Abteilung Presse und Information
PRESSEMITTEILUNG N. 74/03
18. September 2003
Urteil des Gerichtshofes im Vorabentscheidungsverfahren C-168/01
Bosal Holding BV / Staatssecretaris van Financiën
DIE NIEDERLÄNDISCHEN STEUERVORSCHRIFTEN, DIE
MUTTERGESELLSCHAFTEN MIT IN ANDEREN MITGLIEDSTAATEN
NIEDERGELASSENEN TOCHTERGESELLSCHAFTEN BENACHTEILIGEN,
SIND MIT DEM GEMEINSCHAFTSRECHT NICHT VEREINBAR
Die Beschränkung der Abzugsfähigkeit der mit der Beteiligung einer in den Niederlanden
ansässigen Muttergesellschaft am Kapital einer in einem anderen Mitgliedstaat
niedergelassenen Tochtergesellschaft zusammenhängenden Kosten stellt eine nicht
gerechtfertigte Einschränkung der Niederlassungsfreiheit dar
Die Bosal Holding BV ist eine niederländische Gesellschaft, die Holding-, Finanzierungs- und
Lizenzgeschäfte betreibt und in den Niederlanden der Körperschaftsteuer unterliegt. In ihrer
Steuererklärung für das Jahr 1993 meldete sie im Zusammenhang mit der Finanzierung ihrer
Beteiligungen an in neun anderen Mitgliedstaaten niedergelassenen Gesellschaften Kosten in
Höhe von 3 969 339 NLG (1 801 287 EUR) an. In Ergänzung zu dieser Steuererklärung
beantragte sie den Abzug dieser Kosten von ihrem eigenen Gewinn.

— DATENTEIL —
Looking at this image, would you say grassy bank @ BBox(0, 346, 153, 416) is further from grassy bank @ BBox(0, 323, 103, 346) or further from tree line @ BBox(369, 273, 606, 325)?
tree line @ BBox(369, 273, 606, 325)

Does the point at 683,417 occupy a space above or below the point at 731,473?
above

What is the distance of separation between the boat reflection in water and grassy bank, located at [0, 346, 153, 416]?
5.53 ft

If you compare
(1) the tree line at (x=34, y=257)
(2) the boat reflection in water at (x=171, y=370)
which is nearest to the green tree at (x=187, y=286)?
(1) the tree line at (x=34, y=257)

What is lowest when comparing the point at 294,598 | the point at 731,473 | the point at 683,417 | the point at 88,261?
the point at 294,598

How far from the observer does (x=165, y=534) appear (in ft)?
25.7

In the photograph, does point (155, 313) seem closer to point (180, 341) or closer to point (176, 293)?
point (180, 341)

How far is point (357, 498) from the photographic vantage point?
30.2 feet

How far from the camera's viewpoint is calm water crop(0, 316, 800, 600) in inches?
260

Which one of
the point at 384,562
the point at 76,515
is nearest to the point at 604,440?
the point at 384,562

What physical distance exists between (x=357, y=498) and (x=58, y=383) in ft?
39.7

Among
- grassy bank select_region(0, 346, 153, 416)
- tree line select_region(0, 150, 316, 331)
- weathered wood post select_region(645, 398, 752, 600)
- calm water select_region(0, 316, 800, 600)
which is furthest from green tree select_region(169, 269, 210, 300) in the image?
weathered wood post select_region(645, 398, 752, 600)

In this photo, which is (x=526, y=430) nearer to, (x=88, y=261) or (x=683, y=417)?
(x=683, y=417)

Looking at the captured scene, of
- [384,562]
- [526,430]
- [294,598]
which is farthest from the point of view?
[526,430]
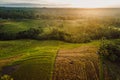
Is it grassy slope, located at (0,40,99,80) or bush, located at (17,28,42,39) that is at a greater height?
grassy slope, located at (0,40,99,80)

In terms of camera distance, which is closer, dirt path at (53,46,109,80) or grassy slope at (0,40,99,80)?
grassy slope at (0,40,99,80)

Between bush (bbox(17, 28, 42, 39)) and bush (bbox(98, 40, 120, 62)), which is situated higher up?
A: bush (bbox(98, 40, 120, 62))

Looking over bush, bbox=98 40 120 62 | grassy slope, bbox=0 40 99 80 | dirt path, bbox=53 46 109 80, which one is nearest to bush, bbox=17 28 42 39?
grassy slope, bbox=0 40 99 80

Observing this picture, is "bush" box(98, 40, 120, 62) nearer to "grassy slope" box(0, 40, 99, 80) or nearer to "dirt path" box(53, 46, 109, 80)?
"dirt path" box(53, 46, 109, 80)

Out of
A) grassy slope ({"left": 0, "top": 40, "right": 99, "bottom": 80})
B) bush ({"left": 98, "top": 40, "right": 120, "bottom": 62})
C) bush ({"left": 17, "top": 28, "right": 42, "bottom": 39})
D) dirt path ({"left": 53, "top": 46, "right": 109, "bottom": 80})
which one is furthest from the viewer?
bush ({"left": 17, "top": 28, "right": 42, "bottom": 39})

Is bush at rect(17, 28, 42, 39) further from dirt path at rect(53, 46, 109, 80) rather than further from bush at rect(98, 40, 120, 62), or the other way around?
bush at rect(98, 40, 120, 62)

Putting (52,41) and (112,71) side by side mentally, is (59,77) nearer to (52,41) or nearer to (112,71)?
(112,71)

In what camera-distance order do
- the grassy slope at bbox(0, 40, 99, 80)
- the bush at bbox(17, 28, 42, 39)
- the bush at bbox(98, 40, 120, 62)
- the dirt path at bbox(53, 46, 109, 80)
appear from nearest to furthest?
the grassy slope at bbox(0, 40, 99, 80) → the dirt path at bbox(53, 46, 109, 80) → the bush at bbox(98, 40, 120, 62) → the bush at bbox(17, 28, 42, 39)

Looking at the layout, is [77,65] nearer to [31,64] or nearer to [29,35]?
[31,64]

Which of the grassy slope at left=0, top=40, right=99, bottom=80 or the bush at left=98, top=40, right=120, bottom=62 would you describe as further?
the bush at left=98, top=40, right=120, bottom=62

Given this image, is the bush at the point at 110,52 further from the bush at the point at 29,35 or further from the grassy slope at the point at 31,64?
the bush at the point at 29,35
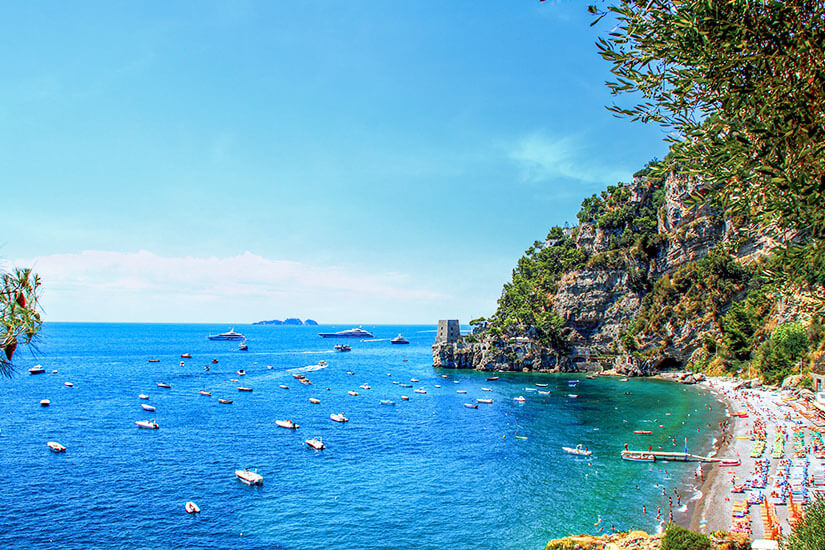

— AUFGABENSTELLUNG —
Führen Sie sämtliche Geschäftsarten auf, die die Bosal Holding BV laut der Pressemitteilung betreibt. Die Datensätze stammen aus einer anderen Quelle.

— ERGEBNIS —
Holdinggeschäfte, Finanzierungsgeschäfte, Lizenzgeschäfte